Requirement 1 →
Copy out the rows word for word, starting with the line containing "Is box(841, 412, 875, 532): wooden" and continuing through the last line of the rows.

Text to read →
The core melt accident progression can be divided into two stages.(1)An early phase up to the partial melting of core material, where involves core uncover, heat up, and partial melting in the reactor core region.(2)A late phase results in the significant melting of the core material with relocation, and redistribution in the lower plenum. The governing phenomena involves porous debris bed, molten pool, and formation cavity, where the process heat, momentum, and mass are complex due to very high temperatures, multicomponent and multiphase materials, melting and freezing process, and geometrical configurations.
In general terms, if not cooled in the core region, the molten core materials (known as corium that is a conglomerated mixture of various core materials; mainly but not exclusively as oxide component-UO2, and ZrO2-, metallic components-U, Zr, Fe, and stainless steel), accumulated on the core support plate, would be eventually relocated into de lower plenum region and the thermal attack on the lower plenum could occur. In the presence of water in the lower plenum, some portions of the relocating molten core material could be fragmented into small solid particles in the lower head, and the remain material will maintain its original liquid phase . The main mechanism of fragmentation (debris jet) is a hydrodynamics process, where rapid heat transfer from the debris jet to the lower plenum water accompanies the hydrodynamic fragmentation process and debris oxidation, results in steam and hydrogen production and an abrupt increase of the pressure. The heat removal from the lower head debris bed is determined by amount of the heat generated in the corium accumulated in the lower plenum, heat transfer inside the core material, heat transfer from the corium to the reactor vessel, and heat transfer to outer vessel.

Source records →
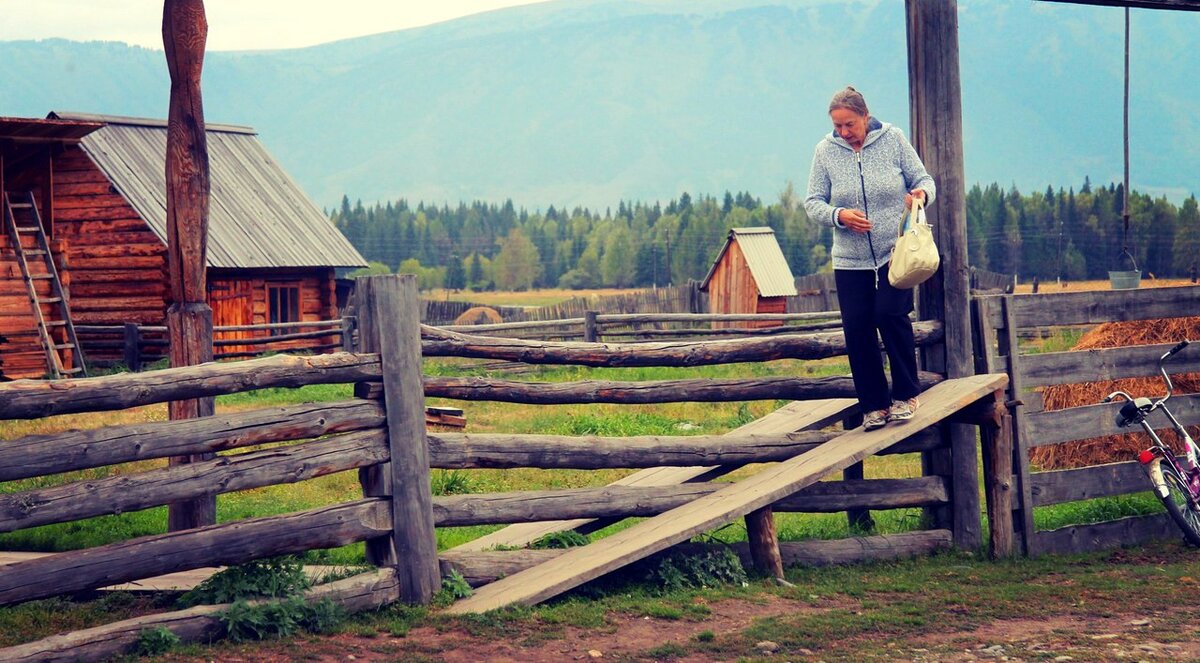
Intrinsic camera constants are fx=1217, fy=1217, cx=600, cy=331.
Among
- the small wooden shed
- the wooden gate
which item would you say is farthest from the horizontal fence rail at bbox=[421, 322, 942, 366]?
the small wooden shed

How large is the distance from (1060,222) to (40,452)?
9175 cm

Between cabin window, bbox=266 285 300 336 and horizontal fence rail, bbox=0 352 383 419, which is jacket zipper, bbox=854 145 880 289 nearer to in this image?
horizontal fence rail, bbox=0 352 383 419

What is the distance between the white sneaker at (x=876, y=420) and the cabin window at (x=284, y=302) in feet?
70.3

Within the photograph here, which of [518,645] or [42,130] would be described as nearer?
[518,645]

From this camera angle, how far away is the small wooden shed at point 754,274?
35.7 meters

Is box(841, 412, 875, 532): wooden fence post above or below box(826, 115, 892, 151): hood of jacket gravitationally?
below

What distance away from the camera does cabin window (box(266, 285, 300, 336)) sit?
2694 centimetres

Requirement 2 →
In the text on core melt accidents, what kind of process is the main mechanism of fragmentation?

Exercise result 1 →
Is box(841, 412, 875, 532): wooden fence post above or below box(826, 115, 892, 151): hood of jacket gravitationally?
below

What distance away from the camera does cabin window (box(266, 285, 300, 336)) sit?
2694 centimetres

Exercise result 2 →
A hydrodynamics process.